--- Start SUPPLIED DATA ---

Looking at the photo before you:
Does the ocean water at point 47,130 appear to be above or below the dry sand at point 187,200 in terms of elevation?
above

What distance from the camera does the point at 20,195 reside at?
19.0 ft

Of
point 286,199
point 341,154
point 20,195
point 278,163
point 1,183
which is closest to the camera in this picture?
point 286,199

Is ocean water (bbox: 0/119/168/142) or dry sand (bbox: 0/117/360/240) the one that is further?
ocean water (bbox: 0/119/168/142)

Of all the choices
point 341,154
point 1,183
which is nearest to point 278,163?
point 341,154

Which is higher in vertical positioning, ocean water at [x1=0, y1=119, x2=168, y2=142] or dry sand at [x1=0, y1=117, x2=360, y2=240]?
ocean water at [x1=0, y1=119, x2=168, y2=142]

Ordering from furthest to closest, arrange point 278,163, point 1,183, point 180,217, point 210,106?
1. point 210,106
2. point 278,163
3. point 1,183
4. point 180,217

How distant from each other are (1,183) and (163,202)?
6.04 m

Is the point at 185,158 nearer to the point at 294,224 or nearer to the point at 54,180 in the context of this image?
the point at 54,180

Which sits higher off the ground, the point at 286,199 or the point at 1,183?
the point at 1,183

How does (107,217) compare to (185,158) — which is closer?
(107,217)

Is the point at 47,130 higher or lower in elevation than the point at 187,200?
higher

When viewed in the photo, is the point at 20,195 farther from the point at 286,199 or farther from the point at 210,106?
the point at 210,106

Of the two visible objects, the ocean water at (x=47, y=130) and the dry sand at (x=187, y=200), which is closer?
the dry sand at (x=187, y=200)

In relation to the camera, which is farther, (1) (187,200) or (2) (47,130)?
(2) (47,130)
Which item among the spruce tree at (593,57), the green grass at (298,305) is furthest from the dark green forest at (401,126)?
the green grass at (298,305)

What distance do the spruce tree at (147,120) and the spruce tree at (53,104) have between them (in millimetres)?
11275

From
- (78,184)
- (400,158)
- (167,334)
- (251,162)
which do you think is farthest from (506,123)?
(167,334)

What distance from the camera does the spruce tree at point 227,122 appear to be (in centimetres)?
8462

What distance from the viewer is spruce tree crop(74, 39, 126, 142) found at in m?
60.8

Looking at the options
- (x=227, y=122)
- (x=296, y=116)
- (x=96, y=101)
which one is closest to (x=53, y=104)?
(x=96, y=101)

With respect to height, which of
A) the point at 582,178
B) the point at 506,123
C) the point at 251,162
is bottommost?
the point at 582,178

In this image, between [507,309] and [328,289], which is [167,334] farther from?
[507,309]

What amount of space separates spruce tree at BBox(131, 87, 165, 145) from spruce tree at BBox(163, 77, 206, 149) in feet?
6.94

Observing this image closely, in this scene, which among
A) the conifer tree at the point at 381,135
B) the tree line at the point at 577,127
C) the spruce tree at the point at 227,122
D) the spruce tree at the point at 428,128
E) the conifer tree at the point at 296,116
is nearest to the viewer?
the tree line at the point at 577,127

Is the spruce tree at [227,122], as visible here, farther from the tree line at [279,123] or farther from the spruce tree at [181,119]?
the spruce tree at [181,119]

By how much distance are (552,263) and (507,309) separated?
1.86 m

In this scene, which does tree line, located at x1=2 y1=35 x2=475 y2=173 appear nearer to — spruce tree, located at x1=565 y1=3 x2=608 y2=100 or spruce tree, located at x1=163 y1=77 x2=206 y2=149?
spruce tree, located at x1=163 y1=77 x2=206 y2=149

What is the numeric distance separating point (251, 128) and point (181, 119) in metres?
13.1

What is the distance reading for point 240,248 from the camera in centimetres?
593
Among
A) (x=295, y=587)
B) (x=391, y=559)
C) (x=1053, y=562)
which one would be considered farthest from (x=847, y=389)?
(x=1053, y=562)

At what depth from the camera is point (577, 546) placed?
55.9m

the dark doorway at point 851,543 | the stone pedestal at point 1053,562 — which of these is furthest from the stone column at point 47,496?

--- End SUPPLIED DATA ---

## CHALLENGE
Lay out the records, from the line holding "Observing this image" through the line holding "E) the conifer tree at the point at 296,116" (inclusive), as a Markdown table. Use the columns Row and Line, one row per non-blank line, numbered in order.

## THE ANSWER
| Row | Line |
|---|---|
| 1 | Observing this image closely, in this scene, which among |
| 2 | A) the conifer tree at the point at 381,135 |
| 3 | B) the tree line at the point at 577,127 |
| 4 | C) the spruce tree at the point at 227,122 |
| 5 | D) the spruce tree at the point at 428,128 |
| 6 | E) the conifer tree at the point at 296,116 |